Start of Raw records

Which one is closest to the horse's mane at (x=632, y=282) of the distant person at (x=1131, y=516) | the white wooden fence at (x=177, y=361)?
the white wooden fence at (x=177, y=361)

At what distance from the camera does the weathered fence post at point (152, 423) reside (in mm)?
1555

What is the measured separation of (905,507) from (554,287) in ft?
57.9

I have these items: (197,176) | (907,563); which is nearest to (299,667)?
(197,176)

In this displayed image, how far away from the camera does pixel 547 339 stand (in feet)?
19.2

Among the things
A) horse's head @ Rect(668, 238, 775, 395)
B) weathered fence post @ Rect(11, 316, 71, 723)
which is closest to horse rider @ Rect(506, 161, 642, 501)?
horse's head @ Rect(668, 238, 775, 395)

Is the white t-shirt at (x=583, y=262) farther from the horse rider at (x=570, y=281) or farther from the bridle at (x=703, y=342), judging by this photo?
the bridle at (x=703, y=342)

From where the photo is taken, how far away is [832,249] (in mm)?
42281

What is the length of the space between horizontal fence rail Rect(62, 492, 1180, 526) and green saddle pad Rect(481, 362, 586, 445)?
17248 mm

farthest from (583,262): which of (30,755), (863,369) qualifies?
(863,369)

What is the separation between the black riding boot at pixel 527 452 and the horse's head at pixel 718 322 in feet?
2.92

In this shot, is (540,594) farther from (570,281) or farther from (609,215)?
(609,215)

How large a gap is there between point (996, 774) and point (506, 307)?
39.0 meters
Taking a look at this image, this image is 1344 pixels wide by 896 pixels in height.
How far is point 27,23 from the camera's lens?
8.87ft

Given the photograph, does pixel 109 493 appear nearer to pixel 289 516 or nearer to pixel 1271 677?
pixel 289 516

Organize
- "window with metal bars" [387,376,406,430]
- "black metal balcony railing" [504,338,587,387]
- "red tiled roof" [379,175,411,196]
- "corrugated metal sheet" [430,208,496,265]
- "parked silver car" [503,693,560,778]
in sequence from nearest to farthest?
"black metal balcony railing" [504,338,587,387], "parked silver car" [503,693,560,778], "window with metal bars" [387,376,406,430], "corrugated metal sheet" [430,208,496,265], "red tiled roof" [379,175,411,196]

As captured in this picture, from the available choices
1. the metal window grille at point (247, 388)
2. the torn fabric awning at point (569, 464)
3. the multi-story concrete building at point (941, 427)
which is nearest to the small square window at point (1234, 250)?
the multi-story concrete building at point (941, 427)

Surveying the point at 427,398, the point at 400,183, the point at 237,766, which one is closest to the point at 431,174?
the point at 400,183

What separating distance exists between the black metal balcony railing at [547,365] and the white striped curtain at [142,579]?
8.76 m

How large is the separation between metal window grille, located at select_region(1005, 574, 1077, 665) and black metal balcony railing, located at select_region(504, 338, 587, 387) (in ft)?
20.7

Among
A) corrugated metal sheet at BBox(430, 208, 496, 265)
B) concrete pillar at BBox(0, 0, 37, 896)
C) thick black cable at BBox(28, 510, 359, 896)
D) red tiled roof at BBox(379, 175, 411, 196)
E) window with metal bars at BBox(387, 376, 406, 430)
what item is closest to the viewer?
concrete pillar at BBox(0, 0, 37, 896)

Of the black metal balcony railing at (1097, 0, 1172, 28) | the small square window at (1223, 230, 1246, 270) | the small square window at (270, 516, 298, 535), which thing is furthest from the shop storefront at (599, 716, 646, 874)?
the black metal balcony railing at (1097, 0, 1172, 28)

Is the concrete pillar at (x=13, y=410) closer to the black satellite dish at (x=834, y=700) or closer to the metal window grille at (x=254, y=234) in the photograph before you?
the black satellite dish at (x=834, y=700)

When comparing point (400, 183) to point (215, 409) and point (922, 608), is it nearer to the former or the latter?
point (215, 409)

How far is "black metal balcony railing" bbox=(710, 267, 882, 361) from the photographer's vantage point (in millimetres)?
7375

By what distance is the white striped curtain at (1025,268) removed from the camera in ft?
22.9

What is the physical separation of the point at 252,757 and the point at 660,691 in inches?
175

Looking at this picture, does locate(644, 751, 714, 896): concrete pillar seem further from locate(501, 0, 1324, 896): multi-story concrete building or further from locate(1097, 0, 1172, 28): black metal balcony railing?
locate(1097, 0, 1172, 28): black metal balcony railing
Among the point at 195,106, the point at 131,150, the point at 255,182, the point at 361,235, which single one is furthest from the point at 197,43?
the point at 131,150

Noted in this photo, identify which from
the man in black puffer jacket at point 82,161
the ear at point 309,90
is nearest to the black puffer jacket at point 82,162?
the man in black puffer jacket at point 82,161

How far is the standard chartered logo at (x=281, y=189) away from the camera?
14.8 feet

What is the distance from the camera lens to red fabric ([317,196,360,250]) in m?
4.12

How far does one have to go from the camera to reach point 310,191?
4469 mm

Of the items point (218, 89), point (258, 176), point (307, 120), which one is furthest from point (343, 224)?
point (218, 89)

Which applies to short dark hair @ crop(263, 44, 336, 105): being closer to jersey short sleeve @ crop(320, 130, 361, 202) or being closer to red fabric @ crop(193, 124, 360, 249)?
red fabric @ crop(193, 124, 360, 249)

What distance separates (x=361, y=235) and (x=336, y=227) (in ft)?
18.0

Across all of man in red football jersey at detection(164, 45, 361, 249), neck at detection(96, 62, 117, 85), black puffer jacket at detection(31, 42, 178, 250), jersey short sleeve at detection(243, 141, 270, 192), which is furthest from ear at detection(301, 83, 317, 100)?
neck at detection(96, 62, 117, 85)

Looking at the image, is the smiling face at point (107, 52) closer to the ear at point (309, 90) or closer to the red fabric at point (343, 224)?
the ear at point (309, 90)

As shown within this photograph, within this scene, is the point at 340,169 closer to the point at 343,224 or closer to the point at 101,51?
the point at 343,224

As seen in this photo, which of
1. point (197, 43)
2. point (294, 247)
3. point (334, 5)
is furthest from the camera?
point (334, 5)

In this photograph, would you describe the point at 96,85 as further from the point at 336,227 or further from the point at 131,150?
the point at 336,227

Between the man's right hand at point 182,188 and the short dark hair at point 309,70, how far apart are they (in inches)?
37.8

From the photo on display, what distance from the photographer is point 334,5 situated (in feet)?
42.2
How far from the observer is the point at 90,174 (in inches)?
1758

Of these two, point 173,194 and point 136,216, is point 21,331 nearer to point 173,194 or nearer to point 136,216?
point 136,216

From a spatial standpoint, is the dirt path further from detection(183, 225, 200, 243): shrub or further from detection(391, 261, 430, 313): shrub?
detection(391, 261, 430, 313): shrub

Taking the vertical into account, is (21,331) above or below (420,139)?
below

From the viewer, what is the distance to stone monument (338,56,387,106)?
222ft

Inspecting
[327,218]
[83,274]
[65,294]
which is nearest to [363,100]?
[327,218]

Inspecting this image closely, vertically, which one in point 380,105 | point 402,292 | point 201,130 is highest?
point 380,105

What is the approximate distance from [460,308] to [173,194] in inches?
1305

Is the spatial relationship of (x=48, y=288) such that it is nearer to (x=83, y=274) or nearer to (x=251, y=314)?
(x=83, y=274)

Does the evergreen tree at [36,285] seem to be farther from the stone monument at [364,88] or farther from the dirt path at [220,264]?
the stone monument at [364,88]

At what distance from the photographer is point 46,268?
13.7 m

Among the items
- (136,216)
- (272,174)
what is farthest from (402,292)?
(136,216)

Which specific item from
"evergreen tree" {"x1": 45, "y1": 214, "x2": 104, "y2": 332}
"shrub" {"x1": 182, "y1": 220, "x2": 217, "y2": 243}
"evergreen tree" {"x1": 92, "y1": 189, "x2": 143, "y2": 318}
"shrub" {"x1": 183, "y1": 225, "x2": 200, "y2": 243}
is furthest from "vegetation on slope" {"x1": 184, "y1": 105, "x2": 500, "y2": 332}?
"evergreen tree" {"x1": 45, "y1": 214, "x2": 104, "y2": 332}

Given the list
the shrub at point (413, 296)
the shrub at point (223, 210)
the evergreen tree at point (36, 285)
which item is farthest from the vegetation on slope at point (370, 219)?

End of Raw records

• [Goal] In the listing above, find the line containing "How far from" and please quote exactly that line through the last one, and no other lines.

• [Output below]
How far from the observer is the point at 90,174 (in inches)?
1758

Of these two, point 173,194 and point 136,216, is point 21,331 nearer to point 173,194 or nearer to point 136,216?
point 136,216

From a spatial standpoint, is the dirt path further from detection(183, 225, 200, 243): shrub or further from detection(391, 261, 430, 313): shrub?
detection(391, 261, 430, 313): shrub

Taking the vertical into account, is (21,331) above or below (420,139)?
below

From the viewer, what is the distance to stone monument (338,56,387,106)?
222ft

Inspecting
[327,218]
[83,274]
[65,294]
which is nearest to [363,100]?
[327,218]

Inspecting this image closely, vertically, which one in point 380,105 | point 402,292 | point 201,130 is highest?
point 380,105

What is the approximate distance from [460,308] to [173,194] in inches?
1305

Is the spatial relationship of (x=48, y=288) such that it is nearer to (x=83, y=274) or nearer to (x=251, y=314)?
(x=83, y=274)

Does the evergreen tree at [36,285] seem to be farther from the stone monument at [364,88] or farther from the dirt path at [220,264]?
the stone monument at [364,88]

At what distance from the photographer is point 46,268?
13.7 m

Among the items
- (136,216)
- (272,174)
what is farthest from (402,292)?
(136,216)

Which specific item from
"evergreen tree" {"x1": 45, "y1": 214, "x2": 104, "y2": 332}
"shrub" {"x1": 182, "y1": 220, "x2": 217, "y2": 243}
"evergreen tree" {"x1": 92, "y1": 189, "x2": 143, "y2": 318}
"shrub" {"x1": 183, "y1": 225, "x2": 200, "y2": 243}
is furthest from "vegetation on slope" {"x1": 184, "y1": 105, "x2": 500, "y2": 332}?
"evergreen tree" {"x1": 45, "y1": 214, "x2": 104, "y2": 332}

Given the list
the shrub at point (413, 296)
the shrub at point (223, 210)
the evergreen tree at point (36, 285)
which item is farthest from the vegetation on slope at point (370, 219)?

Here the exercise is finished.